REQUIRED TASK A:
On the album page, what date was Collide released as an iTunes exclusive?

BEGIN READING PASSAGE

Studio album by Andy Hunter°
- Released: 6 December 2010 (iTunes)
- Label: Self-released
- Producer: Andy Hunter°

Andy Hunter° chronology
| Colour (2008) | Collide (2010) | Glow (2012) |

= Collide (Andy Hunter album) =

2010 studio album by Andy Hunter

Collide is the second full-length EP by British DJ and electronic dance music composer Andy Hunter°. It is the follow-up to his 2008 album Colour. Collide was released as an iTunes exclusive on 6 December 2010. It was eventually released to other digital retailers in the new year.

END READING PASSAGE
BEGIN PROVIDED ENTRIES

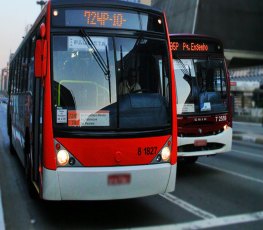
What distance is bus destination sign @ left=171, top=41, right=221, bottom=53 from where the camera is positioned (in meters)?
10.6

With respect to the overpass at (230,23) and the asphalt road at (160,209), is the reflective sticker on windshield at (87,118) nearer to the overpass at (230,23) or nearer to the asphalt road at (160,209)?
the asphalt road at (160,209)

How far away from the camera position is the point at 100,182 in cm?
614

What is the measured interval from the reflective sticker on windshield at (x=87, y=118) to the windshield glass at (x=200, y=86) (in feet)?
13.7

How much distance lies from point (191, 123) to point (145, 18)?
3861mm

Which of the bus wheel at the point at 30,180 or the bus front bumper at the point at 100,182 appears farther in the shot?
the bus wheel at the point at 30,180

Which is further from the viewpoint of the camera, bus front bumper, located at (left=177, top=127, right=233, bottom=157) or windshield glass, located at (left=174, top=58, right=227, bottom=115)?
windshield glass, located at (left=174, top=58, right=227, bottom=115)

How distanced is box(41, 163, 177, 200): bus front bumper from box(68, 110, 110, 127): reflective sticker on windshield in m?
0.57

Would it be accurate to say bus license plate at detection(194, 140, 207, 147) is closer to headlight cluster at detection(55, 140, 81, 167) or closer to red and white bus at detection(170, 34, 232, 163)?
red and white bus at detection(170, 34, 232, 163)

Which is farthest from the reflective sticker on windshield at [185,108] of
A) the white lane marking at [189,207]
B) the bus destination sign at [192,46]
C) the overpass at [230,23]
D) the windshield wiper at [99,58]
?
the overpass at [230,23]

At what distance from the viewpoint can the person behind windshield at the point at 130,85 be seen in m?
6.52

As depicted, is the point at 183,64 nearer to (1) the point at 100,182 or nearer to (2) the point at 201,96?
(2) the point at 201,96

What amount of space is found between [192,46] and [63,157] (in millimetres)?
5454

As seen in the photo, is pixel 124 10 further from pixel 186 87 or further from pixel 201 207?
pixel 186 87

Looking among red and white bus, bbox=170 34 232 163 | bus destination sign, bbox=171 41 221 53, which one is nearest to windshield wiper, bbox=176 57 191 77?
red and white bus, bbox=170 34 232 163
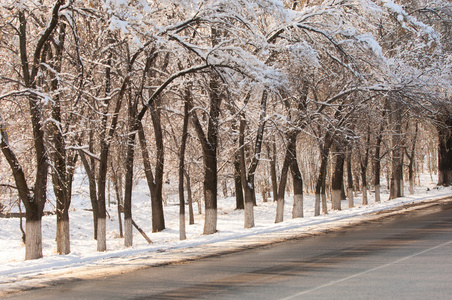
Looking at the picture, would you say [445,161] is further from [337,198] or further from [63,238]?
[63,238]

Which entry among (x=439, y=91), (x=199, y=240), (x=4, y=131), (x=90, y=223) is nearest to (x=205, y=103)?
(x=199, y=240)

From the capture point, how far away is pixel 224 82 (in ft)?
47.4

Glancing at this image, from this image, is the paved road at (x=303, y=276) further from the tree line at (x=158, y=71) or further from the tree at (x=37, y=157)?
the tree at (x=37, y=157)

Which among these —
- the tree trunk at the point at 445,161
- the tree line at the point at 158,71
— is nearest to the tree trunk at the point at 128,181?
the tree line at the point at 158,71

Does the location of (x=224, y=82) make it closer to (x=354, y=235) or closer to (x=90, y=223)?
(x=354, y=235)

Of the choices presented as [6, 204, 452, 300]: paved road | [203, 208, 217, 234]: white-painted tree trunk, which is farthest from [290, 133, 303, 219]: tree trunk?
[6, 204, 452, 300]: paved road

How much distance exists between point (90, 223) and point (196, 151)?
17.8 m

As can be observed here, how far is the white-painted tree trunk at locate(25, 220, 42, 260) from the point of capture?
549 inches

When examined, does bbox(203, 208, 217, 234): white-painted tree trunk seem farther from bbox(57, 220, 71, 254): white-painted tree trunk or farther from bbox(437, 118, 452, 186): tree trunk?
bbox(437, 118, 452, 186): tree trunk

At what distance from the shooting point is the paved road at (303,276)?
699cm

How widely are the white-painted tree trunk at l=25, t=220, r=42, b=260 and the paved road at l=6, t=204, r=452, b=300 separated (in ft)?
20.0

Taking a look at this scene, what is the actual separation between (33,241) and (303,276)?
9.33 m

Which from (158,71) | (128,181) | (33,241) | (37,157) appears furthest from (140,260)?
(158,71)

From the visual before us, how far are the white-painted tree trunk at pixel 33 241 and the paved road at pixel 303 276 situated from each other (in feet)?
20.0
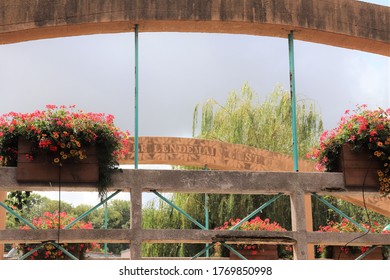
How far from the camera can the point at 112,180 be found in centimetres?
585

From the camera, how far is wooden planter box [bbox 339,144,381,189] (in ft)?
20.4

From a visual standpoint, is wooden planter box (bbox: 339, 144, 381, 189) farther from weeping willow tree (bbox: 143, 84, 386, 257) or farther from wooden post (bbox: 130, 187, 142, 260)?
weeping willow tree (bbox: 143, 84, 386, 257)

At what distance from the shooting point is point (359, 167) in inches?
247

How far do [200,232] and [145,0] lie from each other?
8.17 ft

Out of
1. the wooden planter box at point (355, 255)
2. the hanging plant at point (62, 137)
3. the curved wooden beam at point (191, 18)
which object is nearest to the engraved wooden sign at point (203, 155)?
the wooden planter box at point (355, 255)

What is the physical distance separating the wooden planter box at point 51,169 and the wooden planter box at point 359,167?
2.42m

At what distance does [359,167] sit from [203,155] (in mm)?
4405

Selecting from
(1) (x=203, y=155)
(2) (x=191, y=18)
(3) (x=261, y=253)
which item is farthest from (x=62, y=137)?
(1) (x=203, y=155)

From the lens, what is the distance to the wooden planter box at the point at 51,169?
5.73 metres

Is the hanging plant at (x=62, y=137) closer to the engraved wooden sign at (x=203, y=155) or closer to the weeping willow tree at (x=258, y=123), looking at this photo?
the engraved wooden sign at (x=203, y=155)

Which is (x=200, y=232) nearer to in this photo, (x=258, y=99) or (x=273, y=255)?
(x=273, y=255)

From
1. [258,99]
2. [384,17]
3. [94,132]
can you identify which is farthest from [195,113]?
[94,132]

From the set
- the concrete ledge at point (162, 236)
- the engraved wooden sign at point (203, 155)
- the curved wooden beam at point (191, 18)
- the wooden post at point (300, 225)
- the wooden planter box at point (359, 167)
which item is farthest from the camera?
the engraved wooden sign at point (203, 155)

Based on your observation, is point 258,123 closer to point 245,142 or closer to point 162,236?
point 245,142
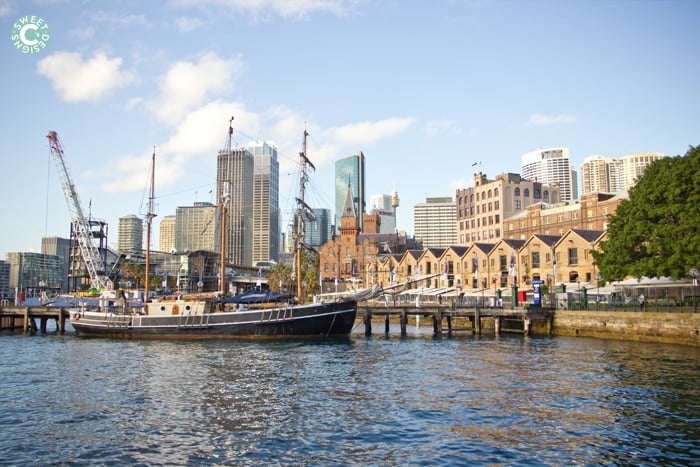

END PROVIDED ENTRIES

REQUIRED TASK B:
Identify every line in the entries that contains the word "away" and copy each one. Case counts.

CORRECT RESULT A:
6 December 2010

CORRECT RESULT B:
How far away from the camera position is the point at 100,182 in cm?
From the capture point, how far away is pixel 224 82 (in ft)?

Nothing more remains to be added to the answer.